● **Given exercise 1**
Using the diamond-ads passage below, decide whether each statement agrees with it, and give yes or no with the deciding words quoted exactly. (a) The Diamond Producers Association hired Mother New York to make spots aimed at millennials. (b) Venice F. is listed as married. (c) Venice F. says she is eager to get married soon.

::: Selected passage :::

The diamond industry is in a decline, as millennials are holding off on marriage until later in life and looking at alternatives to diamonds for engagement and wedding rings. Recently the Diamond Producers Association hired ad agency Mother New York to produce a series of spots to appeal specifically to millennials. We wanted to know if these videos rose to the challenge, so we showed them to some millennials in the office to get their take on whether the spots appealed to them or not. Here’s what they thought.

Venice F.
Age: 26
Relationship Status: Not Married

It’s a little too mushy for me, but I think they did a pretty good job hitting the non-traditional couples that may or may not want to get married. I think it definitely hits the older side of the millennial spectrum (“senior millennials” is a great term for it) because for the most part they’re at an age where they are a little more established [with careers, relationships, etc.]. I, on the other hand, feel like I’m in a stage where my friends are either a few years out of college in their first real jobs, or still in grad school. Either way, there’s not a ton of extra cash in the budget for buying diamonds whether in a committed relationship or not. I’m giving my longtime boyfriend the benefit of the doubt by saying he’s a broke grad school student, but if he were to give me diamond necklace instead of a ring I’d be a little confused (to be clear, I’m in ZERO rush to get married). But maybe that’s because I’m basic and see myself getting married at some point…

Torie W.

:::

● **Given exercise 2**
Reproduce the records word for word, starting with the line containing "How distant from the" and going on through the last line of the records.

::: Extracted information :::

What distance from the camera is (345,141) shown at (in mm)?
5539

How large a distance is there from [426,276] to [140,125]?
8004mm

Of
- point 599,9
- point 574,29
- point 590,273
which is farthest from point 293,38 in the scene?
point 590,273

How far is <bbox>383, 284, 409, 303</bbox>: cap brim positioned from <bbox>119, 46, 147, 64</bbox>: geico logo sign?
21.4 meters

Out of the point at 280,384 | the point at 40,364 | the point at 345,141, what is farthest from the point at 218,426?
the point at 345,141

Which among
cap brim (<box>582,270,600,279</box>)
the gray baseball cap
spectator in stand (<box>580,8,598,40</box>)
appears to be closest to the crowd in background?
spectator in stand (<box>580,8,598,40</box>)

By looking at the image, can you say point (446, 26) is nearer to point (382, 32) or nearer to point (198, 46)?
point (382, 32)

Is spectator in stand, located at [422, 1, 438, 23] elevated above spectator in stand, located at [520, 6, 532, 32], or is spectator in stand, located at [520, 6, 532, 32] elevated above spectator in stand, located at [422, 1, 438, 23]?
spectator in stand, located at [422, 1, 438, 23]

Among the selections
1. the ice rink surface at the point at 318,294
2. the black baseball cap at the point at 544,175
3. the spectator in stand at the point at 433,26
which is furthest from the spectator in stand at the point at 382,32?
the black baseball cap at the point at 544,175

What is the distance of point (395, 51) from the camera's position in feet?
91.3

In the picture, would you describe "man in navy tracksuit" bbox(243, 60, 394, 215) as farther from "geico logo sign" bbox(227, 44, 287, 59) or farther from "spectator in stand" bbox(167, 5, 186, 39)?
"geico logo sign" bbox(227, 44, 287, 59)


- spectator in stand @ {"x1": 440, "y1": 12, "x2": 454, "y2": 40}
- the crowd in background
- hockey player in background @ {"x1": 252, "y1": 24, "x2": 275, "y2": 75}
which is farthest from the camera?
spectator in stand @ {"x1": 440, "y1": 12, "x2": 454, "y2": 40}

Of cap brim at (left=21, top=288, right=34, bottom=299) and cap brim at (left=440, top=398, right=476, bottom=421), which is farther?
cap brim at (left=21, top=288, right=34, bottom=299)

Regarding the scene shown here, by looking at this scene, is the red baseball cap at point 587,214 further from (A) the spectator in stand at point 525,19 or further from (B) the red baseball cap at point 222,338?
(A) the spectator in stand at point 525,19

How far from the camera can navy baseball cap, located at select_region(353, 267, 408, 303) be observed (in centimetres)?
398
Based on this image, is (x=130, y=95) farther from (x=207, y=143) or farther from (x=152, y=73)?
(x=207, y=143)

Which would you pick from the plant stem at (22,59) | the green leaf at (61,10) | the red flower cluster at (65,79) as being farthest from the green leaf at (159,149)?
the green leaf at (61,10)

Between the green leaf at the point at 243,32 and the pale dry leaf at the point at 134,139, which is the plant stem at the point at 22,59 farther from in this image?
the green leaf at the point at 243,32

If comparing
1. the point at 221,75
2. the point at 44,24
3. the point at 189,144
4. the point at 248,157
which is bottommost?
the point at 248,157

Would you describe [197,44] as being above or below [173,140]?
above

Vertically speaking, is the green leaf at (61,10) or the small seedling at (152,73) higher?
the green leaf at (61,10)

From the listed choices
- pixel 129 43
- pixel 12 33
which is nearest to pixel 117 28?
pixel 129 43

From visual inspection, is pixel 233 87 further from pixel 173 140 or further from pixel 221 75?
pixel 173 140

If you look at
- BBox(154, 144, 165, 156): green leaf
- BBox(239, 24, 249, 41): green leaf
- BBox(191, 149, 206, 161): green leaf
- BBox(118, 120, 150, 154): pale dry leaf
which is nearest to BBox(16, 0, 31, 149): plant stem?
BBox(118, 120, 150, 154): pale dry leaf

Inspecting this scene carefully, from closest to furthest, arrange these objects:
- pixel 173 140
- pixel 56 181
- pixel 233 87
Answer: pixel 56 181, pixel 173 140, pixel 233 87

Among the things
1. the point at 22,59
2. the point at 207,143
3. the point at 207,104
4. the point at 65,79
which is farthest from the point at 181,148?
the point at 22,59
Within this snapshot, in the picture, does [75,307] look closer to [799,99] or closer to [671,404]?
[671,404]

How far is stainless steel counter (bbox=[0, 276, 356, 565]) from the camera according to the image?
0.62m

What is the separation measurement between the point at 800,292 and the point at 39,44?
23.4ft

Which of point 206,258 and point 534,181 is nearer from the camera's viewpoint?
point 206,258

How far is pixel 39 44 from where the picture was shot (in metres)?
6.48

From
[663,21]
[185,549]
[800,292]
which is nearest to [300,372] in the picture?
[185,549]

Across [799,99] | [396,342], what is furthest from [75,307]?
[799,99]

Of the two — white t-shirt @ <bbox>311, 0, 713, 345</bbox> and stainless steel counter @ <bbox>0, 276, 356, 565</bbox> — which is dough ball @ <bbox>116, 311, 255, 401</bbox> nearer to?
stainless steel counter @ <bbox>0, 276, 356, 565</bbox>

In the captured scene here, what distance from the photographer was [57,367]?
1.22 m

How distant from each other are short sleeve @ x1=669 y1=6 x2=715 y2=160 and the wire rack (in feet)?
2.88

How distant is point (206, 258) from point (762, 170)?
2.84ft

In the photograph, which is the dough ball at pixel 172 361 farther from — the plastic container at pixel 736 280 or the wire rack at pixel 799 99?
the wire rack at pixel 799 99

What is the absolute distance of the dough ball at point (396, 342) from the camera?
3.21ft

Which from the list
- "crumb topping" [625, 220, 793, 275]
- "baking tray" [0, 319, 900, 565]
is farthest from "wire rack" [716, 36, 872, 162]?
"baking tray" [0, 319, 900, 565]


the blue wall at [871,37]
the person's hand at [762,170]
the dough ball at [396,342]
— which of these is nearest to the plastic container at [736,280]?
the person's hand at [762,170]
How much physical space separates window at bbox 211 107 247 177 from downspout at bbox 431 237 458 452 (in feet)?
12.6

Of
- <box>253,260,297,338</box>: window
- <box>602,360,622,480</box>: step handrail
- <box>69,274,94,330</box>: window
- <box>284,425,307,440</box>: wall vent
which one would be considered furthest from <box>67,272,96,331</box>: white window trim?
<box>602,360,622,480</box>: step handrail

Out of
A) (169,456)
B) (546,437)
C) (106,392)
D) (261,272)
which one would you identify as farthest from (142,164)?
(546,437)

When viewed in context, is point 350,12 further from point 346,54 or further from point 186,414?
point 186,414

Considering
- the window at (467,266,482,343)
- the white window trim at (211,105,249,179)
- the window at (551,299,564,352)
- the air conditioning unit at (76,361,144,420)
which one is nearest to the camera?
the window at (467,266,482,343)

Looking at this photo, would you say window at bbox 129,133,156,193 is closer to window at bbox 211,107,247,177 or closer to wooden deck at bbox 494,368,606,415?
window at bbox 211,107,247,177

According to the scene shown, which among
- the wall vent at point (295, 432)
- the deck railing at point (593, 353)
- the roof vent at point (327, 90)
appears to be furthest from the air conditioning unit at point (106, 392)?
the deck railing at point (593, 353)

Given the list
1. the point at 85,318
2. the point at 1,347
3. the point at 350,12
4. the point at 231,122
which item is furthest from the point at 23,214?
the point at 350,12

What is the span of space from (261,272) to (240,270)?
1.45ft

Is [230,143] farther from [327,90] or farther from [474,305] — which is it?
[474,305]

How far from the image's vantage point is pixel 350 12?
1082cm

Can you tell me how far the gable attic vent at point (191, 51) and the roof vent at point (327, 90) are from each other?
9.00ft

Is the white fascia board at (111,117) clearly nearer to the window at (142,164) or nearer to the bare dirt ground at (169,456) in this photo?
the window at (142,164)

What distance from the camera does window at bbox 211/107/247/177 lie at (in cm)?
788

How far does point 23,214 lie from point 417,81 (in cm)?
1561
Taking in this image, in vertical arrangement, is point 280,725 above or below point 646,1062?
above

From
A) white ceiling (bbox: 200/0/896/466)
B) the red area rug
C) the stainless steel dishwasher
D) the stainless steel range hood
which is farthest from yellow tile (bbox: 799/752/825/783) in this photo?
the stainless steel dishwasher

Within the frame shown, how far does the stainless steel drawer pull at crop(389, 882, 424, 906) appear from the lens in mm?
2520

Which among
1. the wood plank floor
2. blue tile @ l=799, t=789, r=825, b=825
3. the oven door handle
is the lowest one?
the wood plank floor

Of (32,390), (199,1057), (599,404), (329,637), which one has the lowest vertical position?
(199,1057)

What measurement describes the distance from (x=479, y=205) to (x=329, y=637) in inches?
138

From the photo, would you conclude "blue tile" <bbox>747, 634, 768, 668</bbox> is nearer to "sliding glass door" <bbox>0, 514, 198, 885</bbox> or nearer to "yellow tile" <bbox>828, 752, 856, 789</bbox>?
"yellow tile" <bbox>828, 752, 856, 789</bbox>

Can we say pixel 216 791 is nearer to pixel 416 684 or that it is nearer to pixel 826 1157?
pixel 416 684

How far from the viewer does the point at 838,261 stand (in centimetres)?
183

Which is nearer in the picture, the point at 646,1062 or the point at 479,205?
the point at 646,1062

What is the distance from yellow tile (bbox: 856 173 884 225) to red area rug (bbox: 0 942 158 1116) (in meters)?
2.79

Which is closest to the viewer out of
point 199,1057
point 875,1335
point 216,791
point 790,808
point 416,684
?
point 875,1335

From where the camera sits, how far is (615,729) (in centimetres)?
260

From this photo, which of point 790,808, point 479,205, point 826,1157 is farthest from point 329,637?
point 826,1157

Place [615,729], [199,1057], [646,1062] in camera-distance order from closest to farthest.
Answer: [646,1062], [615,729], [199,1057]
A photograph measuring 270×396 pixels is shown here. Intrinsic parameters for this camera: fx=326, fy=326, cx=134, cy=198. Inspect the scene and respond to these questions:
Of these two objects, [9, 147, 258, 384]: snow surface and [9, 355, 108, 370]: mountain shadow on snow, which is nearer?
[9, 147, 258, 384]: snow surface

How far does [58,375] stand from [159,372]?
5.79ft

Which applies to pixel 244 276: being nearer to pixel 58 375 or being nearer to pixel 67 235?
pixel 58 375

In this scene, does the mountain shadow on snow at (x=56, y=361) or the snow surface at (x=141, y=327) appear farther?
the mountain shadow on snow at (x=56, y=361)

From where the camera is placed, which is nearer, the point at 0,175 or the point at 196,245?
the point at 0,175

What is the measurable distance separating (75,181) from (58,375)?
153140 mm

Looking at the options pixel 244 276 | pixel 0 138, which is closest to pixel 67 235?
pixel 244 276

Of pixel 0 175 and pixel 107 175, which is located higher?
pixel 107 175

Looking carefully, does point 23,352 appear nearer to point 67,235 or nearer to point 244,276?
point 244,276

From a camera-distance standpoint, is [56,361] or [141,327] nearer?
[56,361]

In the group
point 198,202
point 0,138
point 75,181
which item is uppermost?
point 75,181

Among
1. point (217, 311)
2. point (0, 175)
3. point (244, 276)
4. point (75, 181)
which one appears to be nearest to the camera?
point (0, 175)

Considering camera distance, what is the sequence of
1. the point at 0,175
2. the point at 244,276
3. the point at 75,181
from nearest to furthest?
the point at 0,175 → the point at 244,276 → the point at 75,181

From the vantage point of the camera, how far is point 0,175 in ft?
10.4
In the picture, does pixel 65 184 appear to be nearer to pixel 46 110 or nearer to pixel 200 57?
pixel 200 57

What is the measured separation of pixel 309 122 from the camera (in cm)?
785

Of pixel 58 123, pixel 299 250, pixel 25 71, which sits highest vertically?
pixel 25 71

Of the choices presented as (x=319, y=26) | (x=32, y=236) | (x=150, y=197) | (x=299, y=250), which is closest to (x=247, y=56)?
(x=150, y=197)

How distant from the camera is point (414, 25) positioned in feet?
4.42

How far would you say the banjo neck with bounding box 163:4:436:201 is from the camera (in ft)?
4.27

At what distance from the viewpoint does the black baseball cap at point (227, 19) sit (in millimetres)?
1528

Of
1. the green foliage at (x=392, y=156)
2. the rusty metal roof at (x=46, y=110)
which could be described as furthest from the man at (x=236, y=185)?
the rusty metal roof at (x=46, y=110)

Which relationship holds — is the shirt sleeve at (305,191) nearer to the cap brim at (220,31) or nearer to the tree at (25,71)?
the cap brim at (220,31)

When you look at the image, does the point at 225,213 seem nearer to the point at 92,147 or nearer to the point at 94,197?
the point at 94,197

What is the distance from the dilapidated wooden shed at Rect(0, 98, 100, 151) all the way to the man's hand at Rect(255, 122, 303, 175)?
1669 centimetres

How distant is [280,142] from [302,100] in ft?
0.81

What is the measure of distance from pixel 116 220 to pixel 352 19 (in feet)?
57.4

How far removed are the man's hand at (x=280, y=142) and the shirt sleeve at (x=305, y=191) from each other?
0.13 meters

:::

● **Written answer 1**
(a) Yes: "Recently the Diamond Producers Association hired ad agency Mother New York to produce a series of spots to appeal specifically to millennials."
(b) No: "Relationship Status: Not Married"
(c) No: "I’m in ZERO rush to get married"

● **Written answer 2**
How distant from the camera is point (414, 25) positioned in feet?
4.42

How far would you say the banjo neck with bounding box 163:4:436:201 is from the camera (in ft)?
4.27

At what distance from the viewpoint does the black baseball cap at point (227, 19) sit (in millimetres)?
1528

Of
1. the green foliage at (x=392, y=156)
2. the rusty metal roof at (x=46, y=110)
which could be described as furthest from the man at (x=236, y=185)?
the rusty metal roof at (x=46, y=110)

Which relationship holds — is the shirt sleeve at (305,191) nearer to the cap brim at (220,31) or nearer to the tree at (25,71)?
the cap brim at (220,31)

When you look at the image, does the point at 225,213 seem nearer to the point at 92,147 or nearer to the point at 94,197?
the point at 94,197

What is the distance from the dilapidated wooden shed at Rect(0, 98, 100, 151) all the way to the man's hand at Rect(255, 122, 303, 175)?
1669 centimetres

How distant is [280,142] from [302,100] in ft?
0.81

What is the measure of distance from pixel 116 220 to pixel 352 19 (in feet)?
57.4

How far removed are the man's hand at (x=280, y=142) and the shirt sleeve at (x=305, y=191) from each other?
0.13 meters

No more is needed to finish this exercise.